§ **Exercise task 1**:
Edit the records between the line holding "Give a ranking of" and the line holding "246 centimetres", inclusive, so that "eyebrow" becomes "brow" and nothing else changes. Return only those lines.

* START Document extract *

Discussion in 'off topic' started by Tony L, Nov 30, 2019.

  1. ks.234

    ks.234 pfm Member

    The card I’m using is an Eaget 16gb. It has a 1 inside a U, HC1 and 10 inside a C. Could the card be the source of my black screen issue?
     
  2. russel

    russel ./_dazed_and_confused

    if it’s a bad card then yes, I think Eaget are a reasonable make but they may be fake if you are not absolutely sure of the source, even the US military have been hit with fake components, it’s a huge problem.
     
  3. ks.234

    ks.234 pfm Member

    Many thanks, i’ll try a new card. Will a Sandisk extreme give me anything that an ultra will not....apart from bigger numbers!
     
  4. russel

    russel ./_dazed_and_confused


    The faster it is the faster the pi can get data on and off the disc, whether you will notice however is another matter.
     
    ks.234 likes this.
  5. Man in a van

    Man in a van pfm Member

    ks.234 likes this.
  6. Gaycha

    Gaycha pfm Member

    Quicker read time, write time about the same.

* END Document extract *

§ **Exercise task 2**:
Restate the whole forum thread about the memory card word for word.

* START Listed records *

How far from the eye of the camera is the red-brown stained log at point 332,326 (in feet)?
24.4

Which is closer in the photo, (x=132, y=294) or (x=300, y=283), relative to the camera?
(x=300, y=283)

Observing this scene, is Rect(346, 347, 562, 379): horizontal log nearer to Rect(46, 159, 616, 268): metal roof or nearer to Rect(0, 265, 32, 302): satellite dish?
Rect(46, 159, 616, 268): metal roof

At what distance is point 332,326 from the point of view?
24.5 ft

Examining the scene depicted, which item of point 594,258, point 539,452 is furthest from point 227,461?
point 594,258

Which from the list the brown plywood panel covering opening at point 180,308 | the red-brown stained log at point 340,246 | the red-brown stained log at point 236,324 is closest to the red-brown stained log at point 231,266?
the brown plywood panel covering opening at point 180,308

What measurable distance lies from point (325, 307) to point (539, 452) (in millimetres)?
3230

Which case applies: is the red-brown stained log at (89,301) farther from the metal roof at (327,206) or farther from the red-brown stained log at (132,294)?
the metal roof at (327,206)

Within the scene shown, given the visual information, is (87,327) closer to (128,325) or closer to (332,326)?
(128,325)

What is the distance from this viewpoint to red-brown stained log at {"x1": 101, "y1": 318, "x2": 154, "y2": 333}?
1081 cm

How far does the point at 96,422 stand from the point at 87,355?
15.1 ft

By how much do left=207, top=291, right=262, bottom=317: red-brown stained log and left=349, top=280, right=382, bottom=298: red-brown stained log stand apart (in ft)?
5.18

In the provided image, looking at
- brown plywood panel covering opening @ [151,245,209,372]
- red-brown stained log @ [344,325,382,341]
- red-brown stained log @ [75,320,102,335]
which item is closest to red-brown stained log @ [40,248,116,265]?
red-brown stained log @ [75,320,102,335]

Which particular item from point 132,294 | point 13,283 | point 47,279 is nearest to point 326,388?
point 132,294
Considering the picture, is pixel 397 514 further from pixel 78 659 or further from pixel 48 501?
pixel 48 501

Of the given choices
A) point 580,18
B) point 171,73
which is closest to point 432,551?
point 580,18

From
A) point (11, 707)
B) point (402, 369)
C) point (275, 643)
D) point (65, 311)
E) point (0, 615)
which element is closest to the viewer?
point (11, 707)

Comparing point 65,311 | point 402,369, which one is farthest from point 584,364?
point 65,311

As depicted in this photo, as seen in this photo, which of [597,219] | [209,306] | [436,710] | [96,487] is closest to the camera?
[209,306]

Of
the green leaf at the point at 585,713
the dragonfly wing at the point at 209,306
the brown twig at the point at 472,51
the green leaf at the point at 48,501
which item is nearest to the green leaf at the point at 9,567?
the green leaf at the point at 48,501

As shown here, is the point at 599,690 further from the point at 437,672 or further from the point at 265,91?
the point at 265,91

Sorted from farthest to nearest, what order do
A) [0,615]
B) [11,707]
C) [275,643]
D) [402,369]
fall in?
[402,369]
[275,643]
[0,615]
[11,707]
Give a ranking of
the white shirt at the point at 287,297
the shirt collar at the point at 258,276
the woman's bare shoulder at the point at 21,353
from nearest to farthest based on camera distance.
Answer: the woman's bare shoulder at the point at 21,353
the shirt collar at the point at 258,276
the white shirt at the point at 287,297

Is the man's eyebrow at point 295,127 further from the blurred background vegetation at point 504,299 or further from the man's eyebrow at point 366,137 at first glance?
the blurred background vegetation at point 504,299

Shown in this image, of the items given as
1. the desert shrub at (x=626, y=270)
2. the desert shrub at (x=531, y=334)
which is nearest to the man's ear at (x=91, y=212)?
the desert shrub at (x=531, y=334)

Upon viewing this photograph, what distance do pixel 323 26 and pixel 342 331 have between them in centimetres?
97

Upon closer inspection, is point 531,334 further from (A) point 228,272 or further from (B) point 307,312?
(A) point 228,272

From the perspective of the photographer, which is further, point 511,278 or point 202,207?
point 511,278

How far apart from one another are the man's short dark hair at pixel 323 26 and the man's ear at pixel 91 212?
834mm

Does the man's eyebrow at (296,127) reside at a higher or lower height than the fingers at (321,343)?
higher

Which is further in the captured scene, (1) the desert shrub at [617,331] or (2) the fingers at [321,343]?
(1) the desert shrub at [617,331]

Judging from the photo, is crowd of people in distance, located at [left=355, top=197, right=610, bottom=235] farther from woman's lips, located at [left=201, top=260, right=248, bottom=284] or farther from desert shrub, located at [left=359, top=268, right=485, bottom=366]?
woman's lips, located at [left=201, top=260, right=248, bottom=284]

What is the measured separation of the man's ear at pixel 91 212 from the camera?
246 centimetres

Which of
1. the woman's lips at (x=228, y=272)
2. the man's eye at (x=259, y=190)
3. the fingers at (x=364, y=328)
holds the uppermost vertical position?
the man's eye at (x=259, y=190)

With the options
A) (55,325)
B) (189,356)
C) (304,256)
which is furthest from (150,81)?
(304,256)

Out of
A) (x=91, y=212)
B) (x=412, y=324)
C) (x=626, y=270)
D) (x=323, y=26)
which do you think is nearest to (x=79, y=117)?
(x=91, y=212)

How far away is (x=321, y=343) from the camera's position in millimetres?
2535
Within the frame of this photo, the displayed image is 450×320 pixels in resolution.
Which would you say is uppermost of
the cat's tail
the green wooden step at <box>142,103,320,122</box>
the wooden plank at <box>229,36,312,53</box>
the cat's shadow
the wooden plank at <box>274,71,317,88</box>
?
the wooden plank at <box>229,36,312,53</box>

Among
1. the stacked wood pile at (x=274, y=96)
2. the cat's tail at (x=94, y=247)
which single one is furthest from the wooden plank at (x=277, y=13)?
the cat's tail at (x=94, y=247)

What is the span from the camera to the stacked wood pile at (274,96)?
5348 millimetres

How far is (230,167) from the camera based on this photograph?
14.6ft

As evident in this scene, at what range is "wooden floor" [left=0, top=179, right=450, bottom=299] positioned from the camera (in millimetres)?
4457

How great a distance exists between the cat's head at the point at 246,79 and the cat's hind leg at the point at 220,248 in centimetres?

* END Listed records *

§ **Exercise response 1**:
Give a ranking of
the white shirt at the point at 287,297
the shirt collar at the point at 258,276
the woman's bare shoulder at the point at 21,353
from nearest to farthest based on camera distance.
Answer: the woman's bare shoulder at the point at 21,353
the shirt collar at the point at 258,276
the white shirt at the point at 287,297

Is the man's brow at point 295,127 further from the blurred background vegetation at point 504,299 or further from the man's brow at point 366,137 at first glance?
the blurred background vegetation at point 504,299

Shown in this image, of the items given as
1. the desert shrub at (x=626, y=270)
2. the desert shrub at (x=531, y=334)
which is nearest to the man's ear at (x=91, y=212)?
the desert shrub at (x=531, y=334)

Upon viewing this photograph, what distance do pixel 323 26 and pixel 342 331 have between them in centimetres?
97

Upon closer inspection, is point 531,334 further from (A) point 228,272 or further from (B) point 307,312?
(A) point 228,272

From the perspective of the photographer, which is further, point 511,278 or point 202,207?
point 511,278

How far apart from one another are the man's short dark hair at pixel 323 26 and the man's ear at pixel 91 212?
834mm

Does the man's brow at (296,127) reside at a higher or lower height than the fingers at (321,343)?
higher

Which is further in the captured scene, (1) the desert shrub at [617,331] or (2) the fingers at [321,343]?
(1) the desert shrub at [617,331]

Judging from the photo, is crowd of people in distance, located at [left=355, top=197, right=610, bottom=235] farther from woman's lips, located at [left=201, top=260, right=248, bottom=284] or farther from desert shrub, located at [left=359, top=268, right=485, bottom=366]?
woman's lips, located at [left=201, top=260, right=248, bottom=284]

What is the measured separation of the man's ear at pixel 91 212 from the camera?
246 centimetres

§ **Exercise response 2**:
Discussion in 'off topic' started by Tony L, Nov 30, 2019.

  1. ks.234

    ks.234 pfm Member

    The card I’m using is an Eaget 16gb. It has a 1 inside a U, HC1 and 10 inside a C. Could the card be the source of my black screen issue?
     
  2. russel

    russel ./_dazed_and_confused

    if it’s a bad card then yes, I think Eaget are a reasonable make but they may be fake if you are not absolutely sure of the source, even the US military have been hit with fake components, it’s a huge problem.
     
  3. ks.234

    ks.234 pfm Member

    Many thanks, i’ll try a new card. Will a Sandisk extreme give me anything that an ultra will not....apart from bigger numbers!
     
  4. russel

    russel ./_dazed_and_confused


    The faster it is the faster the pi can get data on and off the disc, whether you will notice however is another matter.
     
    ks.234 likes this.
  5. Man in a van

    Man in a van pfm Member

    ks.234 likes this.
  6. Gaycha

    Gaycha pfm Member

    Quicker read time, write time about the same.